According to the National Program for Playground Safety (NPPS), a nonprofit organization that funds efforts to reduce playground injuries, more than 200,000 preschool and elementary aged children are injured on playgrounds every year to the extent that they require hospital care.
What’s more, while many of us assume that such dangers lurk only on public playgrounds, the reality is that private playgrounds – the ones in our own backyards – also pose a hazard and, consequently, potential legal liability. In fact, at least 19% of playground injuries occur on home playground equipment.

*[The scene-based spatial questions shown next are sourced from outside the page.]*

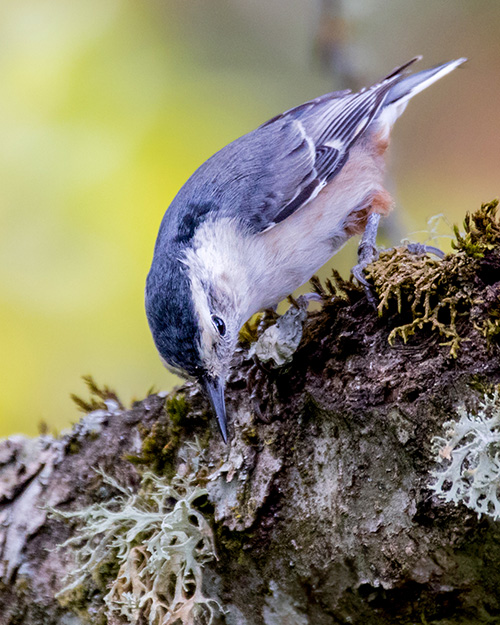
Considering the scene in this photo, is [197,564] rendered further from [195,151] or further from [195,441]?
[195,151]

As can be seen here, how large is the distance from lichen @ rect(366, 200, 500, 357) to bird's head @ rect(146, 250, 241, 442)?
0.54 meters

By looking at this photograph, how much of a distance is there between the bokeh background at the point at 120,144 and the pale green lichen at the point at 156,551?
170cm

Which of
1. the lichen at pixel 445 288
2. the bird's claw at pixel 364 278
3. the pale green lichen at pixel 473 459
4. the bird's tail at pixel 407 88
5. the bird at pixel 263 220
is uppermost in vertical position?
the bird's tail at pixel 407 88

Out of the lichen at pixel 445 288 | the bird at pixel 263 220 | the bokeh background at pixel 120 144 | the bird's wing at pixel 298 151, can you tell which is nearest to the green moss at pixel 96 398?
the bird at pixel 263 220

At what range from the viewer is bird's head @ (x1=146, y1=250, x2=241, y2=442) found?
1.79 m

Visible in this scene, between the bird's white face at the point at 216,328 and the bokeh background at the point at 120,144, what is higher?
the bokeh background at the point at 120,144

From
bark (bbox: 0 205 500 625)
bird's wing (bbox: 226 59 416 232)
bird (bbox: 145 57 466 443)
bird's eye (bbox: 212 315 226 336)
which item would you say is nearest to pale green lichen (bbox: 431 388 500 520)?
bark (bbox: 0 205 500 625)

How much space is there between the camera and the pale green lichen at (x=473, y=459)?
1.08m

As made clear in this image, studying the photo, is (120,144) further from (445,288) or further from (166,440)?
(445,288)

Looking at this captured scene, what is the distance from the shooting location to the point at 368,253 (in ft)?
6.78

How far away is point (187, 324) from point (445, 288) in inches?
31.6

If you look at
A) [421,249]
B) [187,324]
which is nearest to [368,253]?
[421,249]

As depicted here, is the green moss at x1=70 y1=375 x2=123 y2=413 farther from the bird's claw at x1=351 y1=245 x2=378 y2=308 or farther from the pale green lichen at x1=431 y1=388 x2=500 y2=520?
the pale green lichen at x1=431 y1=388 x2=500 y2=520

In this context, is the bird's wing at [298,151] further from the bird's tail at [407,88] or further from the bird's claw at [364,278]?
the bird's claw at [364,278]
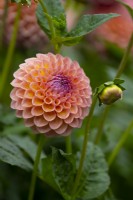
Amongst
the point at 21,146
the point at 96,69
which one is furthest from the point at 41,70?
the point at 96,69

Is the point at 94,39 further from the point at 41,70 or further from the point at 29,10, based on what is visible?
the point at 41,70

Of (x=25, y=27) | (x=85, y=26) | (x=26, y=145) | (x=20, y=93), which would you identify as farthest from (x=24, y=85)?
(x=25, y=27)

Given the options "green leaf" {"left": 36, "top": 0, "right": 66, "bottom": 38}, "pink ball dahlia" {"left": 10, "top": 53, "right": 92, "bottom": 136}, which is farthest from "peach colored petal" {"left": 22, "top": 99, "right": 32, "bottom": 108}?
"green leaf" {"left": 36, "top": 0, "right": 66, "bottom": 38}

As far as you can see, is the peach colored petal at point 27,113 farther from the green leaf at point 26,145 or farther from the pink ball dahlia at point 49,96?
the green leaf at point 26,145

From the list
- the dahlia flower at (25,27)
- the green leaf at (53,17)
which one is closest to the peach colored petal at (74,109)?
the green leaf at (53,17)

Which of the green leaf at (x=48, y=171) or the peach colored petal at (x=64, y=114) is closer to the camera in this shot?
the peach colored petal at (x=64, y=114)
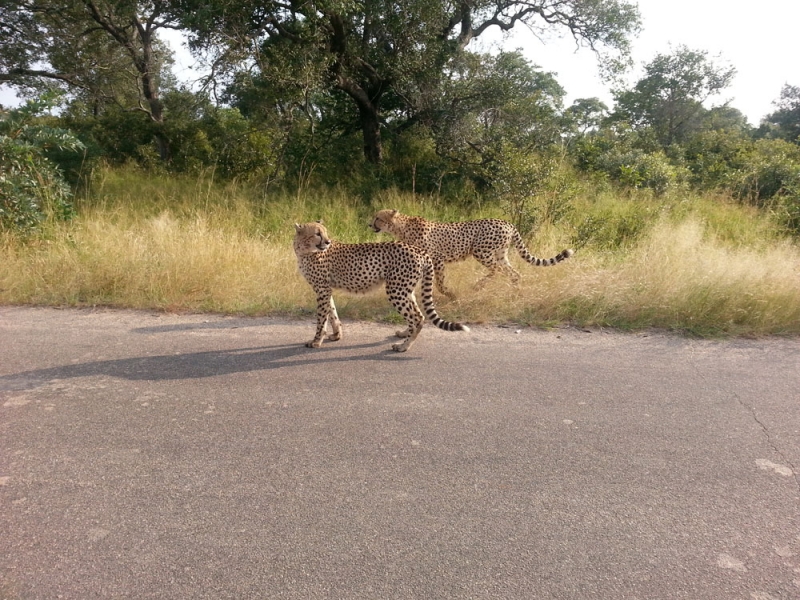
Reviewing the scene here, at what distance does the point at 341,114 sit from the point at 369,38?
1928 millimetres

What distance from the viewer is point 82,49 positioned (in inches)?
583

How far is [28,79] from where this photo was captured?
49.8ft

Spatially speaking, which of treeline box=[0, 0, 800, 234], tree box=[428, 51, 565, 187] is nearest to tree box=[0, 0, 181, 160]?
A: treeline box=[0, 0, 800, 234]

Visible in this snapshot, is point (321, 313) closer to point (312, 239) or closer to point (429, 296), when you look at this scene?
point (312, 239)

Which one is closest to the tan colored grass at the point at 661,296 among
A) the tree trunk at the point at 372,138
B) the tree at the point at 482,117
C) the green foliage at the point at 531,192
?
the green foliage at the point at 531,192

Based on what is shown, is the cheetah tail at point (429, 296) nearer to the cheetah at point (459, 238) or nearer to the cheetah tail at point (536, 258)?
the cheetah at point (459, 238)

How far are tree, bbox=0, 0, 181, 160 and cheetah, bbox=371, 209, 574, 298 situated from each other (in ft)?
34.1

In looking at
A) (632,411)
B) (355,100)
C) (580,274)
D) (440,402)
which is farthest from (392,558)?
(355,100)

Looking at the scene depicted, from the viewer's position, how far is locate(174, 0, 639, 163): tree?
29.7 feet

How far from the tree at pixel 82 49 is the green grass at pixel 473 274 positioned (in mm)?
7625

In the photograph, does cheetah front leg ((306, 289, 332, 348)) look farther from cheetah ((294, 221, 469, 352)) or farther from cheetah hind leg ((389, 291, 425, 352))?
cheetah hind leg ((389, 291, 425, 352))

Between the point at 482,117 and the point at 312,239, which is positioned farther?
the point at 482,117

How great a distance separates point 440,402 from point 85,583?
6.91 feet

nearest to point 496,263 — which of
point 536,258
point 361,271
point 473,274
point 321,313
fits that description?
point 473,274
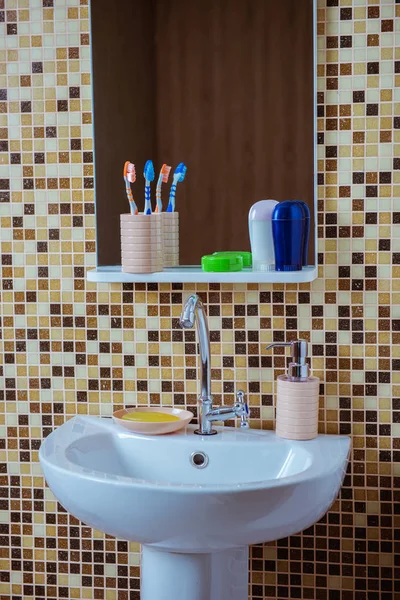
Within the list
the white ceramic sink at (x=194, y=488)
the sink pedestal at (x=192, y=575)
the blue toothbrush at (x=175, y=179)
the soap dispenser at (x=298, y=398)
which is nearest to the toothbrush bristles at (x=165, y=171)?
the blue toothbrush at (x=175, y=179)

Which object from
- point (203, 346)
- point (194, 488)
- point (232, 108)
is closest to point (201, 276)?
point (203, 346)

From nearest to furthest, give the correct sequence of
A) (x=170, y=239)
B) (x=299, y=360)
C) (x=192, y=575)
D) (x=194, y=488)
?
(x=194, y=488) < (x=192, y=575) < (x=299, y=360) < (x=170, y=239)

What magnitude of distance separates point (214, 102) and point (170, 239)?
1.03ft

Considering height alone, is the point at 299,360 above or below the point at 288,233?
below

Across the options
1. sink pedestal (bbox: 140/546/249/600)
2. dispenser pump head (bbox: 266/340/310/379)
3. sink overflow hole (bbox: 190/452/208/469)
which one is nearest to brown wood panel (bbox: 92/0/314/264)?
dispenser pump head (bbox: 266/340/310/379)

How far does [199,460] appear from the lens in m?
1.71

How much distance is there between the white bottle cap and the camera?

However, with just a bit more awareness and increased diligence, we can ensure that our children get the most out of their playtime and that we aren’t unwittingly placing ourselves in legal jeopardy.
NPPS recommends using the acronym S.A.F.E. to guide us in our playground safety mission.
Supervise: Children should never be left alone while playing on playground equipment. Parents who supervise are able to better assess situations that children can’t and are consequently able to prevent injuries.
Age-Appropriate: Consider the level of difficulty in maneuvering the playground your child is using. Are the tasks and movements those that your child is capable of mastering? Taking kids to age-appropriate play sets drastically reduce the likelihood of injury.
Fall Surface: A vast majority of playground injuries result directly from falls. As a result, playground owners should always use a fall surface material that takes into account equipment height, durability, surface depth, and American Society for Testing & Materials standards. Recommended materials include shredded rubber, sand, pea gravel, and hardwood fiber.
Equipment Maintenance: Playgrounds that are kept free of splinters, rust, cracks, structural weaknesses, and openings in which children could become stuck are much safer for children to play on. Maintenance should be a routine endeavor. If a play set is visibly deteriorated, don’t go near it!
By following these basic guidelines, we can reduce the number of annual injuries our children sustain from playgrounds. After all, many of such unfortunate incidents are completely preventable. What’s more, by applying such recommendations to the play sets in our own backyards, we can minimize our liability and keep our personal assets out of jeopardy.